Task details: Sift the listing for lines that hold the string "charset" and pull them out.

Working data:
++++

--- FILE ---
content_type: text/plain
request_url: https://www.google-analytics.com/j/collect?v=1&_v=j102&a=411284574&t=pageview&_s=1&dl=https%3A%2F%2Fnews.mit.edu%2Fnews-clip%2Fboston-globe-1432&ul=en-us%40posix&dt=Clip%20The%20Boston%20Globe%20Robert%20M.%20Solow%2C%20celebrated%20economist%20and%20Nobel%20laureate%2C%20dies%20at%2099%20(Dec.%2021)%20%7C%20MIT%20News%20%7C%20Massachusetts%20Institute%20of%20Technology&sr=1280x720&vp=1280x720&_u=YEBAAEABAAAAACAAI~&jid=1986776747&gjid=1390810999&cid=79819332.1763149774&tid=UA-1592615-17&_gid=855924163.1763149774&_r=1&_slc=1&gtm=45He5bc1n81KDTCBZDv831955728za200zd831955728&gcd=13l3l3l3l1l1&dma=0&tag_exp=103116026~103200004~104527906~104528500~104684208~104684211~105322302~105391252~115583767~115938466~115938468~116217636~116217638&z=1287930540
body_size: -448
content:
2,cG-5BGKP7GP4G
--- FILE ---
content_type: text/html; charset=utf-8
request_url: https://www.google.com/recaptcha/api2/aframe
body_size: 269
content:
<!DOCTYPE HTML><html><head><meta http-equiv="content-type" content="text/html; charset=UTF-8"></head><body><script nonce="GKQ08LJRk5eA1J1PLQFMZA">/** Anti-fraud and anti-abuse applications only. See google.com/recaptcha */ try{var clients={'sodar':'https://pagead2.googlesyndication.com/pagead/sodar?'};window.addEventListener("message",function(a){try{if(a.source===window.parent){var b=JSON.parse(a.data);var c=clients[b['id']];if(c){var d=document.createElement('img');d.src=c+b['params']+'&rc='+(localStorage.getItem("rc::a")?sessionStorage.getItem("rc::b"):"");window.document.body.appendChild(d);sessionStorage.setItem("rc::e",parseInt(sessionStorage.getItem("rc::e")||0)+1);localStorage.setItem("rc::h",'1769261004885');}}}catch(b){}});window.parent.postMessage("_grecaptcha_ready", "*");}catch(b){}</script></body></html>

++++

Written solution:
content_type: text/html; charset=utf-8
<!DOCTYPE HTML><html><head><meta http-equiv="content-type" content="text/html; charset=UTF-8"></head><body><script nonce="GKQ08LJRk5eA1J1PLQFMZA">/** Anti-fraud and anti-abuse applications only. See google.com/recaptcha */ try{var clients={'sodar':'https://pagead2.googlesyndication.com/pagead/sodar?'};window.addEventListener("message",function(a){try{if(a.source===window.parent){var b=JSON.parse(a.data);var c=clients[b['id']];if(c){var d=document.createElement('img');d.src=c+b['params']+'&rc='+(localStorage.getItem("rc::a")?sessionStorage.getItem("rc::b"):"");window.document.body.appendChild(d);sessionStorage.setItem("rc::e",parseInt(sessionStorage.getItem("rc::e")||0)+1);localStorage.setItem("rc::h",'1769261004885');}}}catch(b){}});window.parent.postMessage("_grecaptcha_ready", "*");}catch(b){}</script></body></html>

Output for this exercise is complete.